I am sure there are many other features that can be added to this list. This is just my brain dump at this moment.
Again — the above enumeration was neither a criticism of madagascar, nor a request for work in these directions (as the needed quantity of work for some of them may be enormous). These are not flaws — m8r is an excellent research, learning and technology platform.
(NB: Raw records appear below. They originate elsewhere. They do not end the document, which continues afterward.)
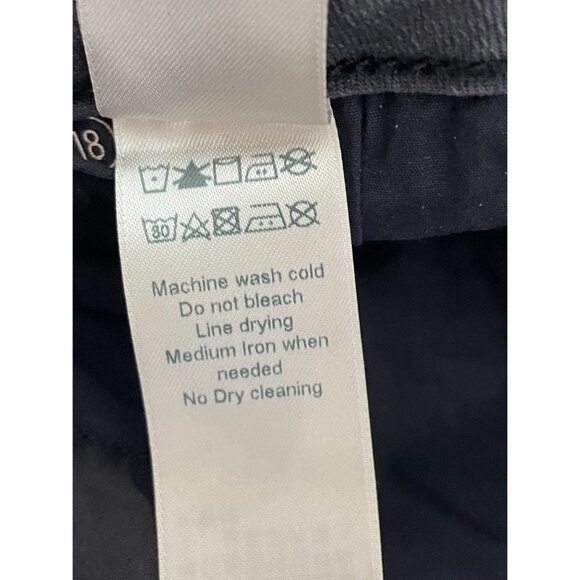 NWT Jen 7 Cropped Kick Jeans Size 18 Light Wash Whiskers Zip Stretch - Picture 12 of 14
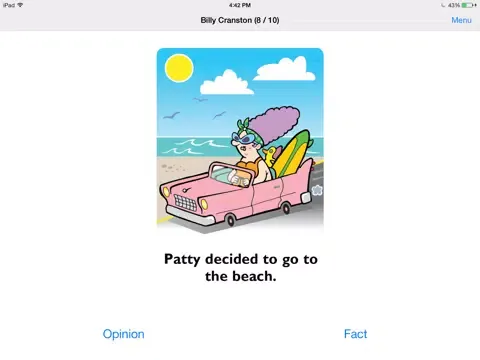 Screenshot di Fact or Opinion? Fun Deck iPad 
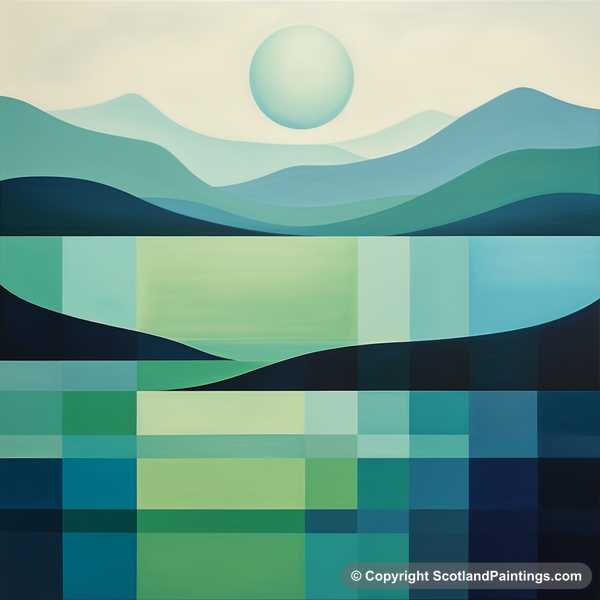 Painting - Loch Lomond - Modern & Minimal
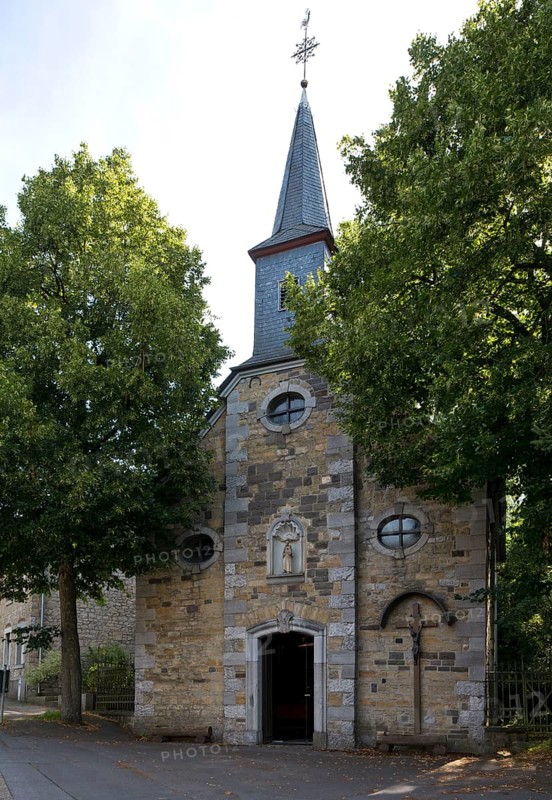 Quarry stone chapel on the foundations of a chapel from 1718, built by Abbot Ludwig von Sickingen, St., Saint, Saint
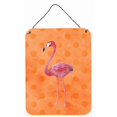 thumbnail image 1 of Flamingo Orange Polkadot Wall or Door Hanging Prints - 12 x 16 in., 1 of 1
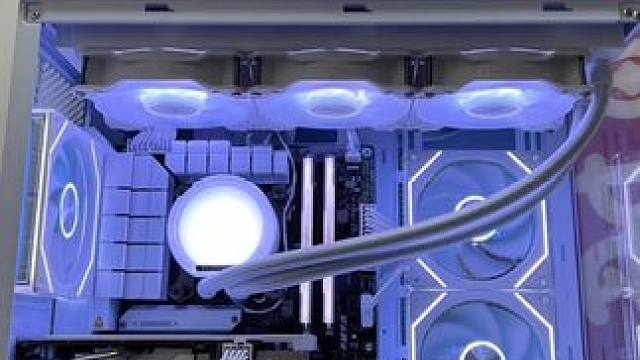 I5 14600KF➕4060七千预算纯白游戏海景房主机 #diy电脑 上海买电脑，DIY电脑，实体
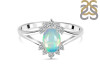 Opal & White Topaz Ring OPL-RDR-1929.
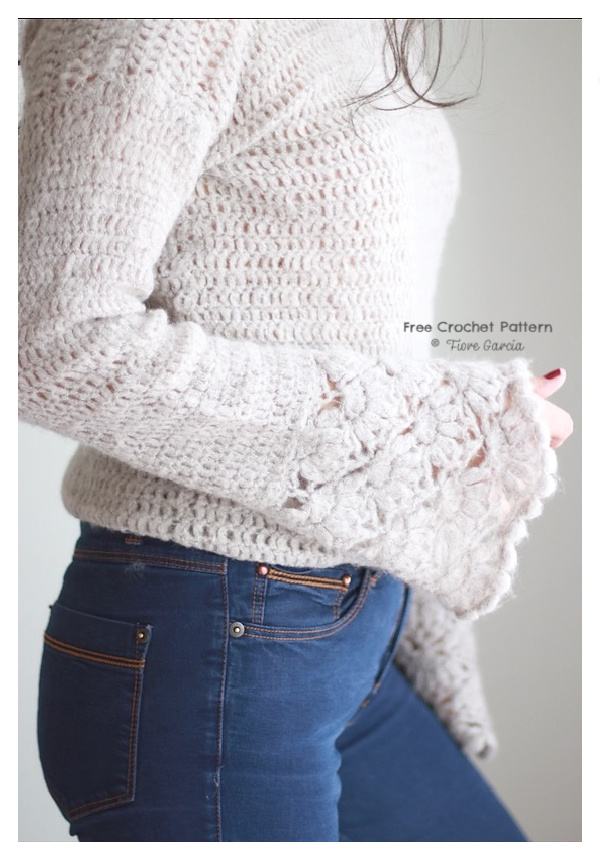 Light Weight Valentina Sweater Top Free Crochet Pattern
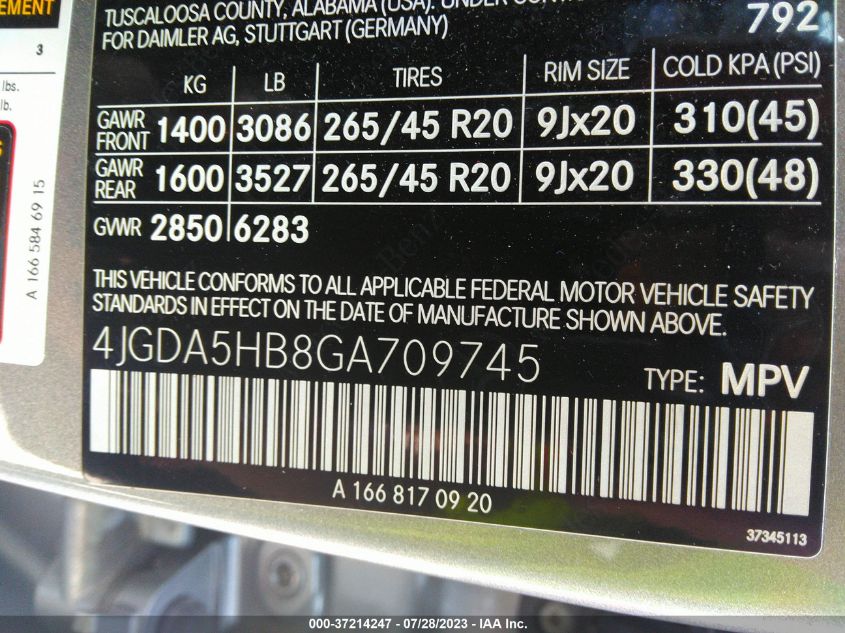 2016 MERCEDES-BENZ GLE GLE 350 - 4JGDA5HB8GA709745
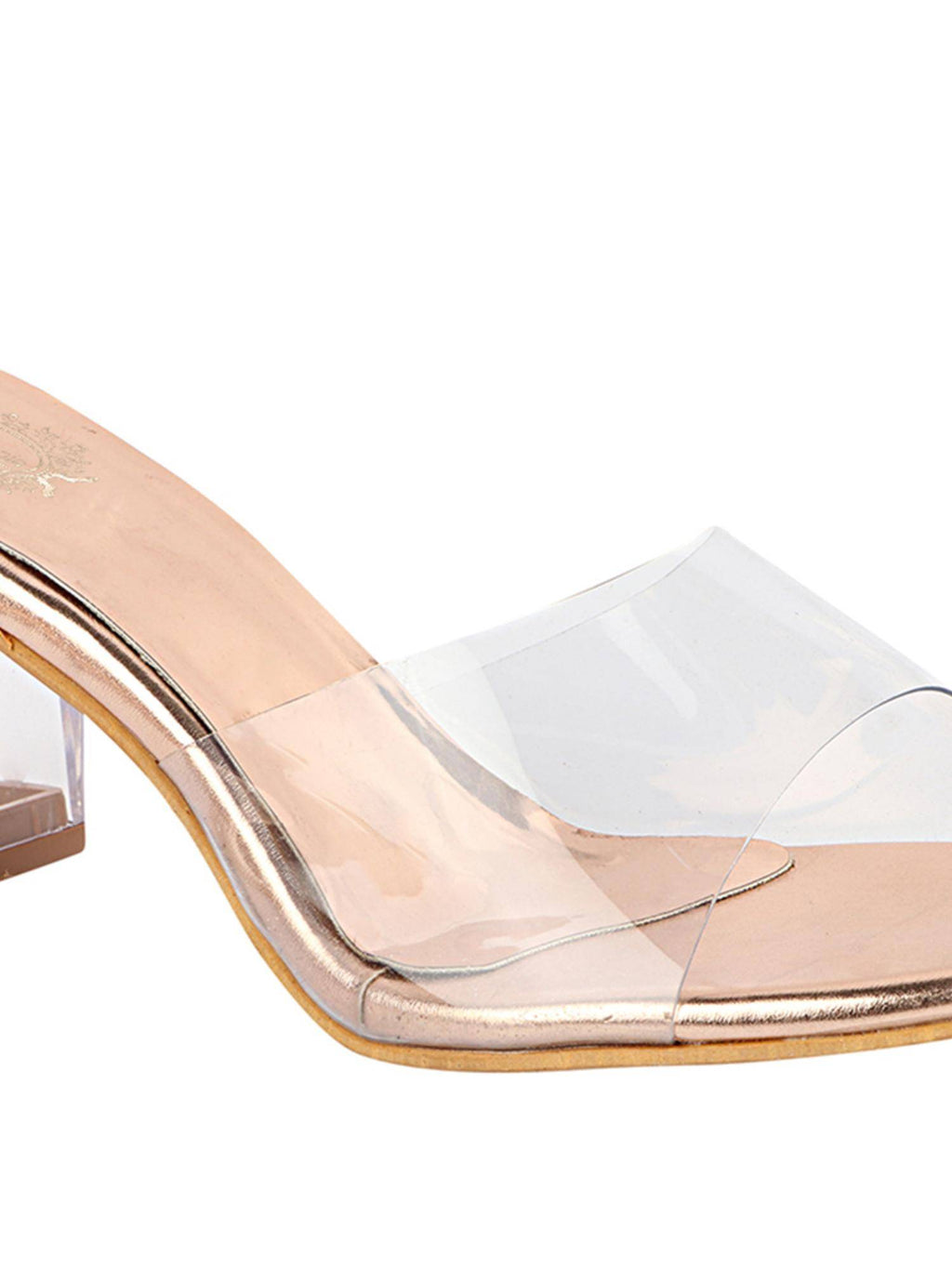 Women Solid Pink Block Heels | H78 - view 5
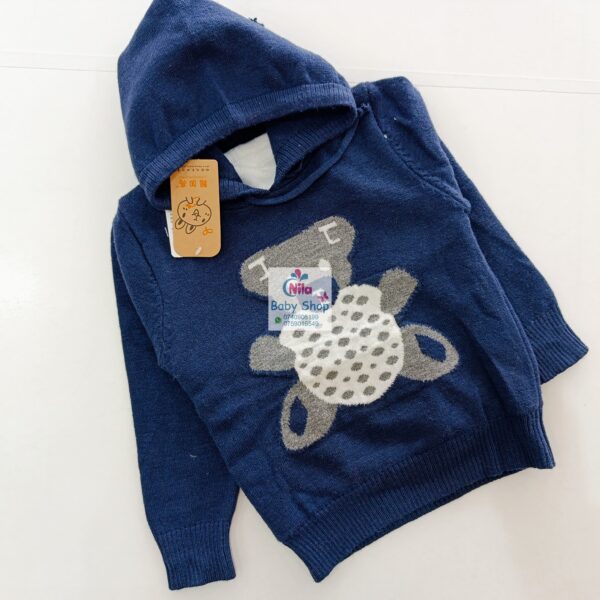 Kids Cartoon Print Casual Hoodie Sweater - Image 4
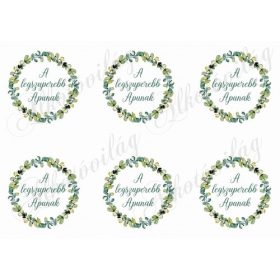 Buxuslevél koszorúk - A LEGSZUPEREBB APUNAK felirattal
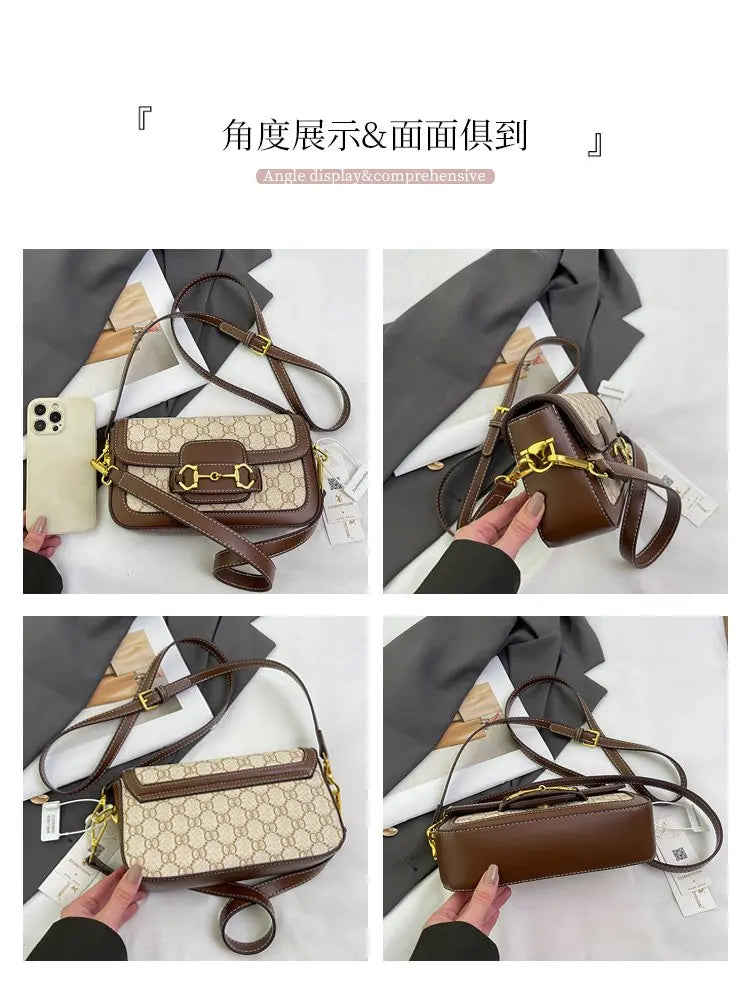 Retro Underarm Shoulder Bag – Structured Everyday Handbag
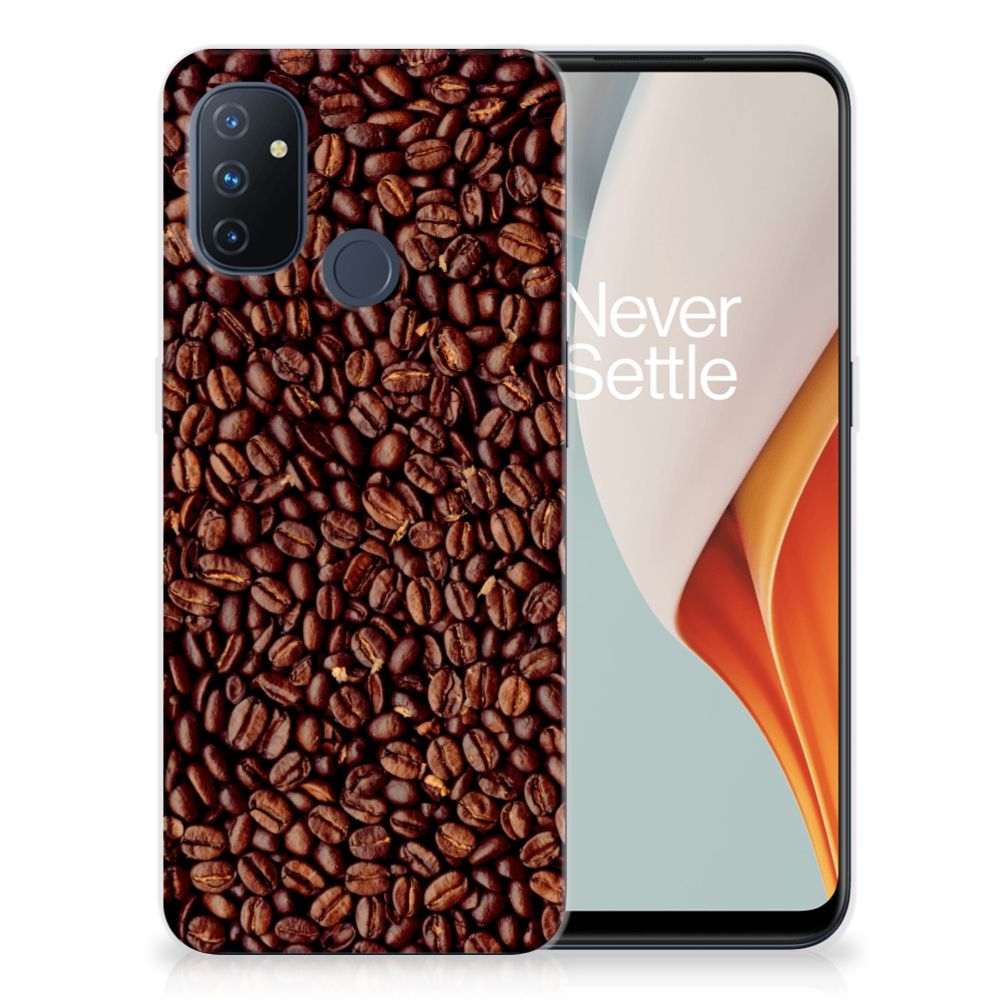 OnePlus Nord N100 Siliconen Case Koffiebonen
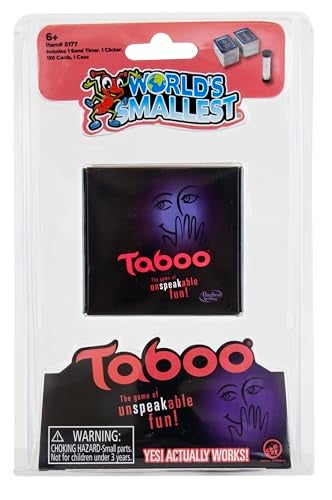 World's Smallest Worlds Smallest Taboo Miniature Compact Edition of The Classic Guessing Game Portable Party Game for Kids Teens Adults Ages 6 - Image 5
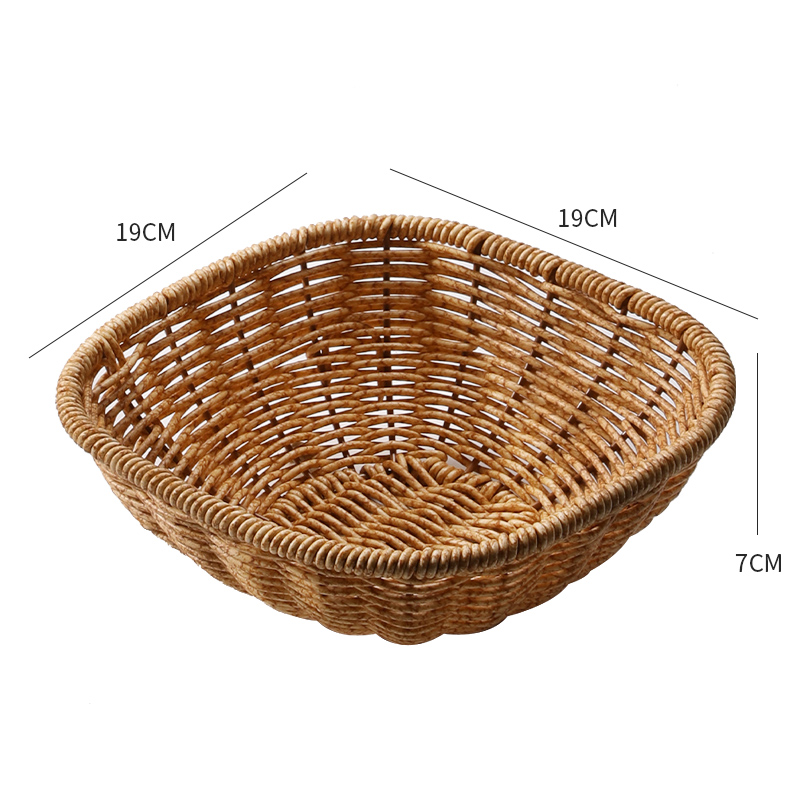 Kens Nórdico de frutas platos de comedor sala de estar mesa de té en el hogar canasta de bocadillos en línea ins canasta de bocadillos imitación de藤 nuevo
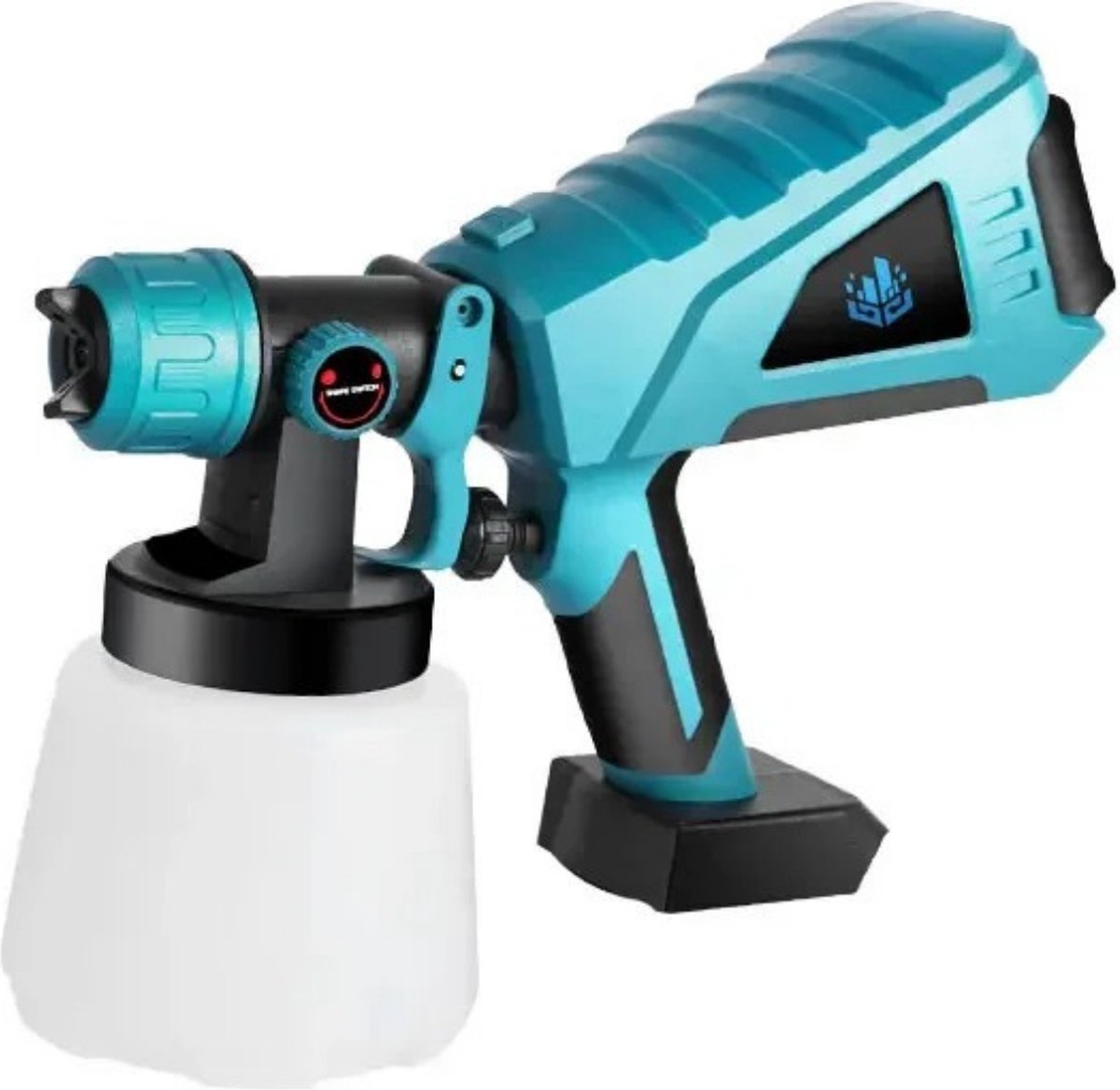 Verfpistool Elektrisch - Verfspuiten Verfspuitpistool Geschikt Voor Makita 18V Accu - Verfspuit Machine Electrisch Muurverf - Zonder Accu
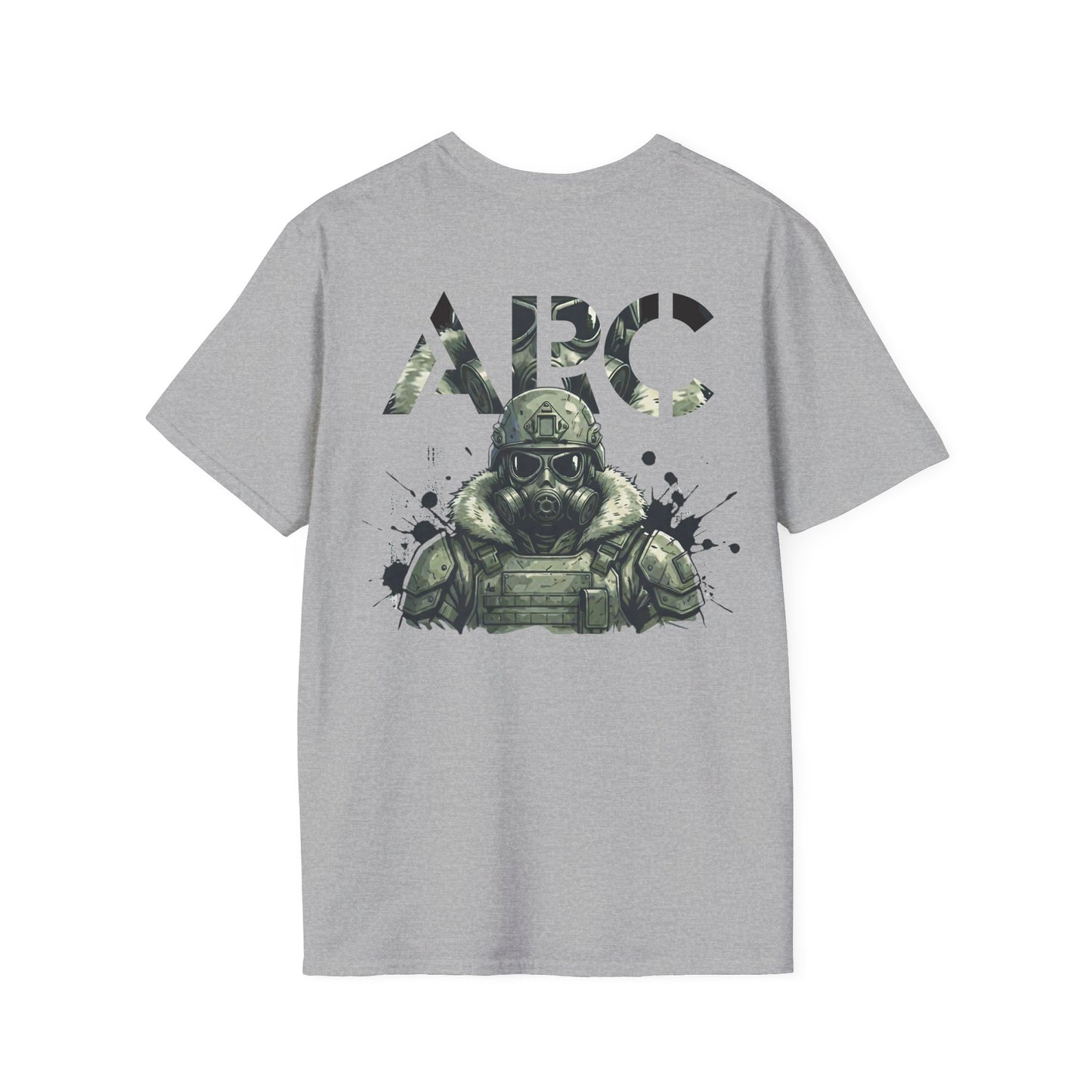 ARC Tactical Soldier T‑Shirt — Military Gas Mask Graphic Tee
The reasons why established companies have not contributed such features to madagascar (or other open-source projects with a living community) is of course that they already had somewhat satisfactory software solutions for them, otherwise they couldn’t have been in business. Then, the only hope was from startups. Startups however, even when they do not explicitly sell their code, they think of being able to sell the company to someone who might want to do that, and might view non-GPL software as a more valuable asset. So no wonder there have been so few contributions in the above directions. The correct solution to this quandary is companies recognizing that, like the operating system, none of this infrastructure provides a competitive advantage (algorithm kernels do), and thus sharing costs with other companies is the logical thing. The disadvantage of reducing the entry barrier to newcomers is balanced by the improved quality of the platform through collaboration and a larger user base, having new hires already proficient with it (both as users and as developers), and saving money that can be directed to core business.